Steve Jobs says they want to expand their browser market share.
Other's say that it will possibly work as a trojan horse to get people to buy more Macs.
While the first one will no doubt happen almost immediately, the second one is highly unlikely.
There are three other reasons why Apple went this path.
Internet Explorer for Mac was always a bit shady. It was obvious that more resources went into the Windows product than the Mac product, and that was understandable. But Mac users always felt frustrated that many sites that were written to work for IE, never did work on the Mac version. Crucial things like online banking were generally hit or miss.
Although many alternative browsers started to appear on the Mac over time, it was no doubt one of Apple's greatest fears that MS would drop IE support and leave them without access to the most popular browser in the world. If other browsers started to disappear from the platform as a whole, that would put Apple in a very dangerous position.
That fear is what likely drove Apple to create their own browser. Safari was a nice iteration for Mac users as it was more Mac-like, and Apple was able to tie the browser closer to the operating system at the same time. In addition, Safari provided Apple with a platform for the future.

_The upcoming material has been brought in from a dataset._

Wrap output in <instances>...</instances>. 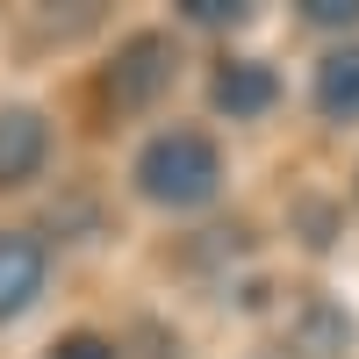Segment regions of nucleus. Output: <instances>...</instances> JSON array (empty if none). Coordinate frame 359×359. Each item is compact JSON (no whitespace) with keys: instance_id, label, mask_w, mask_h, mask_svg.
<instances>
[{"instance_id":"obj_1","label":"nucleus","mask_w":359,"mask_h":359,"mask_svg":"<svg viewBox=\"0 0 359 359\" xmlns=\"http://www.w3.org/2000/svg\"><path fill=\"white\" fill-rule=\"evenodd\" d=\"M130 180H137V194L158 201V208H201L223 187V151H216V137H201V130H158L137 151Z\"/></svg>"},{"instance_id":"obj_2","label":"nucleus","mask_w":359,"mask_h":359,"mask_svg":"<svg viewBox=\"0 0 359 359\" xmlns=\"http://www.w3.org/2000/svg\"><path fill=\"white\" fill-rule=\"evenodd\" d=\"M50 280V252L29 230H0V323H15Z\"/></svg>"},{"instance_id":"obj_3","label":"nucleus","mask_w":359,"mask_h":359,"mask_svg":"<svg viewBox=\"0 0 359 359\" xmlns=\"http://www.w3.org/2000/svg\"><path fill=\"white\" fill-rule=\"evenodd\" d=\"M165 79H172V43L165 36H130L115 72H108V94H115V108H144Z\"/></svg>"},{"instance_id":"obj_4","label":"nucleus","mask_w":359,"mask_h":359,"mask_svg":"<svg viewBox=\"0 0 359 359\" xmlns=\"http://www.w3.org/2000/svg\"><path fill=\"white\" fill-rule=\"evenodd\" d=\"M43 158H50V123L36 108H0V187L36 180Z\"/></svg>"},{"instance_id":"obj_5","label":"nucleus","mask_w":359,"mask_h":359,"mask_svg":"<svg viewBox=\"0 0 359 359\" xmlns=\"http://www.w3.org/2000/svg\"><path fill=\"white\" fill-rule=\"evenodd\" d=\"M208 94H216V108L230 115V123H245V115H266V108H273L280 79L266 72V65H252V57H237V65L216 72V86H208Z\"/></svg>"},{"instance_id":"obj_6","label":"nucleus","mask_w":359,"mask_h":359,"mask_svg":"<svg viewBox=\"0 0 359 359\" xmlns=\"http://www.w3.org/2000/svg\"><path fill=\"white\" fill-rule=\"evenodd\" d=\"M316 108L331 123H359V43H338L316 65Z\"/></svg>"},{"instance_id":"obj_7","label":"nucleus","mask_w":359,"mask_h":359,"mask_svg":"<svg viewBox=\"0 0 359 359\" xmlns=\"http://www.w3.org/2000/svg\"><path fill=\"white\" fill-rule=\"evenodd\" d=\"M302 15L323 22V29H352L359 22V0H302Z\"/></svg>"},{"instance_id":"obj_8","label":"nucleus","mask_w":359,"mask_h":359,"mask_svg":"<svg viewBox=\"0 0 359 359\" xmlns=\"http://www.w3.org/2000/svg\"><path fill=\"white\" fill-rule=\"evenodd\" d=\"M57 359H115V345L94 331H72V338H57Z\"/></svg>"},{"instance_id":"obj_9","label":"nucleus","mask_w":359,"mask_h":359,"mask_svg":"<svg viewBox=\"0 0 359 359\" xmlns=\"http://www.w3.org/2000/svg\"><path fill=\"white\" fill-rule=\"evenodd\" d=\"M194 22H245V0H180Z\"/></svg>"}]
</instances>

The problem still has been that not all sites work with Safari. A long-time Safari user myself, last year I switched over to Firefox simply due to compatibility issues with blogging platforms, banking, etc. On top of that Safari, updates were few and far between in comparison to other browsers out there. And even though Safari had many great features that I loved, it was also a system hog that sometimes brought my machine to a crawl...and if you over taxed it, it would sometimes crash with no session restoration.

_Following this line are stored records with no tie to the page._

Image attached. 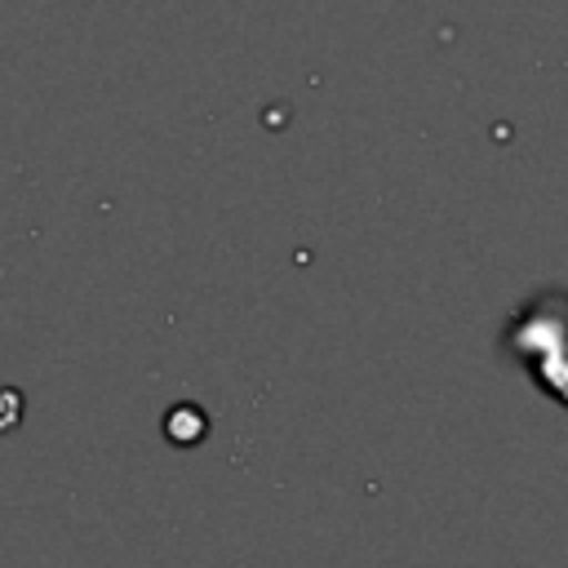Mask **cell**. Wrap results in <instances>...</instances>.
Wrapping results in <instances>:
<instances>
[{"label":"cell","mask_w":568,"mask_h":568,"mask_svg":"<svg viewBox=\"0 0 568 568\" xmlns=\"http://www.w3.org/2000/svg\"><path fill=\"white\" fill-rule=\"evenodd\" d=\"M501 351L532 377V386L568 408V288H537L501 328Z\"/></svg>","instance_id":"cell-1"}]
</instances>
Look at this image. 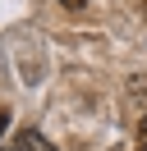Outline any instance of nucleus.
I'll return each mask as SVG.
<instances>
[{"label":"nucleus","mask_w":147,"mask_h":151,"mask_svg":"<svg viewBox=\"0 0 147 151\" xmlns=\"http://www.w3.org/2000/svg\"><path fill=\"white\" fill-rule=\"evenodd\" d=\"M133 137H138V147L147 151V114H138V124H133Z\"/></svg>","instance_id":"obj_3"},{"label":"nucleus","mask_w":147,"mask_h":151,"mask_svg":"<svg viewBox=\"0 0 147 151\" xmlns=\"http://www.w3.org/2000/svg\"><path fill=\"white\" fill-rule=\"evenodd\" d=\"M129 96H133L138 105H147V78H133V83H129Z\"/></svg>","instance_id":"obj_2"},{"label":"nucleus","mask_w":147,"mask_h":151,"mask_svg":"<svg viewBox=\"0 0 147 151\" xmlns=\"http://www.w3.org/2000/svg\"><path fill=\"white\" fill-rule=\"evenodd\" d=\"M143 14H147V0H143Z\"/></svg>","instance_id":"obj_6"},{"label":"nucleus","mask_w":147,"mask_h":151,"mask_svg":"<svg viewBox=\"0 0 147 151\" xmlns=\"http://www.w3.org/2000/svg\"><path fill=\"white\" fill-rule=\"evenodd\" d=\"M64 9H83V5H87V0H60Z\"/></svg>","instance_id":"obj_4"},{"label":"nucleus","mask_w":147,"mask_h":151,"mask_svg":"<svg viewBox=\"0 0 147 151\" xmlns=\"http://www.w3.org/2000/svg\"><path fill=\"white\" fill-rule=\"evenodd\" d=\"M5 128H9V110H0V137H5Z\"/></svg>","instance_id":"obj_5"},{"label":"nucleus","mask_w":147,"mask_h":151,"mask_svg":"<svg viewBox=\"0 0 147 151\" xmlns=\"http://www.w3.org/2000/svg\"><path fill=\"white\" fill-rule=\"evenodd\" d=\"M14 151H55V147H51V137H46V133L23 128V133H18V142H14Z\"/></svg>","instance_id":"obj_1"}]
</instances>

So at first I was a bit puzzled that Apple would release Safari on Windows, which with all the Window's-based malware and security issues, would suck more developer time from releasing Mac updates and might also overshadow the positive attention with negative.
I think it is ridiculous to think that a Windows version of Mac software will create new switchers. It just isn't going to happen. What will likely happen however are three things:
1. As Safari continues to be downloaded and grow in market share, we'll see more and more developers of web sites that will test their code to see that it complies and works with Safari. Good for Mac users...good for Apple. I don't think it is impossible to see Apple jump another 5-10% in browser market share in the next 6 months.

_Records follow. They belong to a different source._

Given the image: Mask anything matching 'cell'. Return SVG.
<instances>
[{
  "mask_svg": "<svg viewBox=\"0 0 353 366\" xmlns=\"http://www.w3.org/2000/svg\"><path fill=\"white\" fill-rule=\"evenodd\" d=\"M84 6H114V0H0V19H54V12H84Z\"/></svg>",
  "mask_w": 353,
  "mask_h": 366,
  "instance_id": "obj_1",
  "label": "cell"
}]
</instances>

2. It might save Quicktime, Apple's slowly dying web streaming technology. While Apple might debate the dying aspect (given it travels with every version of iTunes), almost no site outside of Apple uses Quicktime anymore (I rarely see it) and there is no Windows Media support (MS killed it). Not to mention that flash has made some serious inroads on Apple's once strong web technology. But with better Quicktime integration into the Windows-based browser, we might see a new push to recapture lost Quicktime market share.
3. iPhone, iPhone, iPhone. We know that Apple is releasing a Safari/webdev kit so developers can develop web apps for their new phone. Why limit this to Mac developers? The phone is obviously designed to appeal to Mac and Windows users, so to ensure development for the phone on the Windows side, they need a platform to build on. Safari will no doubt be the major component that ties the phone and iTunes together, and we'll likely see an explosion of web app development this fall after the phone is released. Windows support is crucial to their long-term phone strategy and that is especially important when it comes to browsing. Just look at all the sites that are popping up to work with the Wii...I have no doubt in my mind we'll see lean and mean Safari sites for the iPhone.
One bit of advice for Apple.
Windows users aren't going to tolerate once a year Safari updates and Mac users won't appreciate Safari for Windows diluting developer time away from the Mac version. If you plan to support both platforms, you need to ensure that you release timely updates with new features more often.